Every disruptive change has its pioneers. Someone must be the first to think of it, someone must be the first to launch it, someone else could be the first to use it at scale. While most observers agree that Amazon Web Services are an undisputed pioneer of cloud computing on the supply side (i.e., among vendors and service providers), year 2010 saw the emergence of Netflix as one of the pioneers in the use of cloud computing by enterprises.
Nextflix, many say, is not a typical enterprise. Even though it’s a big company (employs more than 2,000 people according to its press kit) that is publicly traded on NASDAQ with current market capitalization of slightly over $11B, it’s relatively young (founded in 1997 according to Wikipedia), caters primarily to consumers and its IT is their business (as opposed to a typical enterprise where its IT supports its business - when Netflix was a DVD mailing company, its IT supported its business; as Netflix is transforming itself into a content streaming company, its IT is becoming its business).
Netflix has always been a bit geeky. Their recommendation algorithm has been their prized asset for some time. Also recall, for example, a competition they ran in 2006 offering a big reward to anybody who would develop a better one.
I started following Netflix’s cloud use in 2010. Netflix is a big operation, possibly even regarded by AWS as their “reference” customer. If you follow cloud computing, you couldn’t have missed it.
I watched several presentations given by Adrian Cockcroft (see his interview with Randy Bias) and subscribed to techblog.netflix.com. The latest post there is full of cloud wisdom of a cloud practitioner.
For example, we learn that Netflix went to cloud in search for high availability and agility was almost like a side effect. We learn that Netflix does not want to be a datacenter expert because they regard it as an accidental complexity. Being a consumer brand in a relatively new market segment, they did not want to worry about getting their capacity forecasts right.

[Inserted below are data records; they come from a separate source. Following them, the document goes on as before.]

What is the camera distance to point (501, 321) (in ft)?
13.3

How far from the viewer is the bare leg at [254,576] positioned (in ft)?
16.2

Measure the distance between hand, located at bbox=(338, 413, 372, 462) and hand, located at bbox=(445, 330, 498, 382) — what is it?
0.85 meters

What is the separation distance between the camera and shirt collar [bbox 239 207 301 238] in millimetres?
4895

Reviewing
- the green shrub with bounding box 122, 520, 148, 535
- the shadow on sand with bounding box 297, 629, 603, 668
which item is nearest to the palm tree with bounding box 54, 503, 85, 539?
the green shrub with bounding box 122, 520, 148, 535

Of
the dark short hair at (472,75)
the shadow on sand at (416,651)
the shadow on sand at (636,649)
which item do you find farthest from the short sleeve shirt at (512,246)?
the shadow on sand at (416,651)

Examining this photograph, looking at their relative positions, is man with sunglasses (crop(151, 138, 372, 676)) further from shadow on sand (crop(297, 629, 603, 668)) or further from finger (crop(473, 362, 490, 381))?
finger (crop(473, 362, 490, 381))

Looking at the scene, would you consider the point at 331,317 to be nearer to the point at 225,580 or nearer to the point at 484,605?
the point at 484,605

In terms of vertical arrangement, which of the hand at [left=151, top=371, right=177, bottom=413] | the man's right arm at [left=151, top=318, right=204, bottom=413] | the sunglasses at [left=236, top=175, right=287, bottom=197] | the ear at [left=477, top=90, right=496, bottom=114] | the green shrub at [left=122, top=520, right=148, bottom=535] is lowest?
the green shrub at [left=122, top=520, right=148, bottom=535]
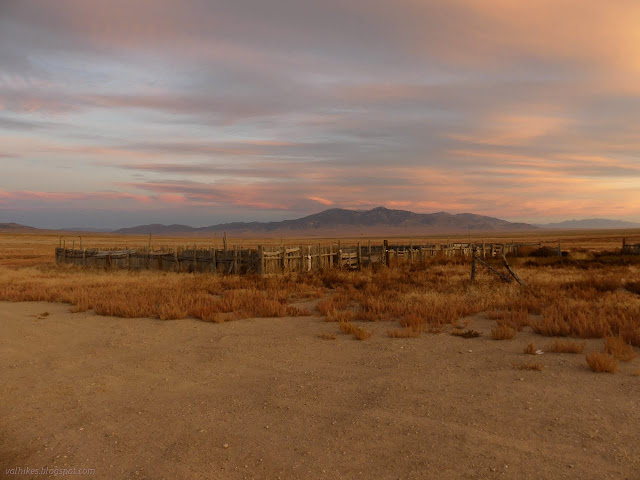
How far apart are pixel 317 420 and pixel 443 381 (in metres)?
2.44

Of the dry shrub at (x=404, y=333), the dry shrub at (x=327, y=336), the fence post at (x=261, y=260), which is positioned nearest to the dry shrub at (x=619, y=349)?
the dry shrub at (x=404, y=333)

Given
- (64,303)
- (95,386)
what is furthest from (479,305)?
(64,303)

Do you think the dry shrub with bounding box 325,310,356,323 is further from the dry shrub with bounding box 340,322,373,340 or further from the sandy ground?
the sandy ground

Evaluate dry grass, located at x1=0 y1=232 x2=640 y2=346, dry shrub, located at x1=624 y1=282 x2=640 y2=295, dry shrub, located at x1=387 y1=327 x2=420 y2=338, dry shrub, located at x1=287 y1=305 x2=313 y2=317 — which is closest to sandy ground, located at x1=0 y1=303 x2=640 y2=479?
dry shrub, located at x1=387 y1=327 x2=420 y2=338

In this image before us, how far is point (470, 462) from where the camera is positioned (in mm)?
4637

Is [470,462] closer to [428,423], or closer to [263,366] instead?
[428,423]

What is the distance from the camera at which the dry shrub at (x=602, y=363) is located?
734 cm

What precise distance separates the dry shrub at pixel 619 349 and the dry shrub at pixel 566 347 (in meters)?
0.42

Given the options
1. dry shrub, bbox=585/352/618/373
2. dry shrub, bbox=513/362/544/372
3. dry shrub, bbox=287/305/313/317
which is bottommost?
dry shrub, bbox=287/305/313/317

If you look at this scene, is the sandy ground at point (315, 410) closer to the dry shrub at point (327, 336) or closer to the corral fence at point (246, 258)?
the dry shrub at point (327, 336)

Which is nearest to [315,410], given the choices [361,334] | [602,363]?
[361,334]

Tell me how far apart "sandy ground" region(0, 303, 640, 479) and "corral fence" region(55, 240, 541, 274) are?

If you look around the web, you will find that Netflix is running a Java application stack, which makes it close to many other enterprises out there. But the key components that sets them apart is their internal operations platform tailored for Amazon EC2 - from development to QA, to deployment, to monitoring, to trend analysis, to troubleshooting. (It’s important to realize that an “internal operations platform” is not only software - it’s also a set of processes, standard operating procedures, mind set and operations philosophy).
And here is the point of this post (finally!). Netflix essentially has built an enterprise-friendly world-class PaaS for Java. They probably built it without thinking of selling it as a standalone product to other enterprises one day, but I would like to ask - why not? If the world's biggest web retail operation managed to build a hosting business, why can't one of the world's geekiest enterprises build an IT ops platform business as well?
Think about it - Netflix Web Services, Java application hosting, for enterprise by enterprise…
Can’t say for sure if it will happen or when but my gut feel is that it will happen eventually, and if not Netflix then some other cloud customer will enter application hosting (PaaS) business with a platform originally developed for internal needs.
Netflix folks, are you reading this?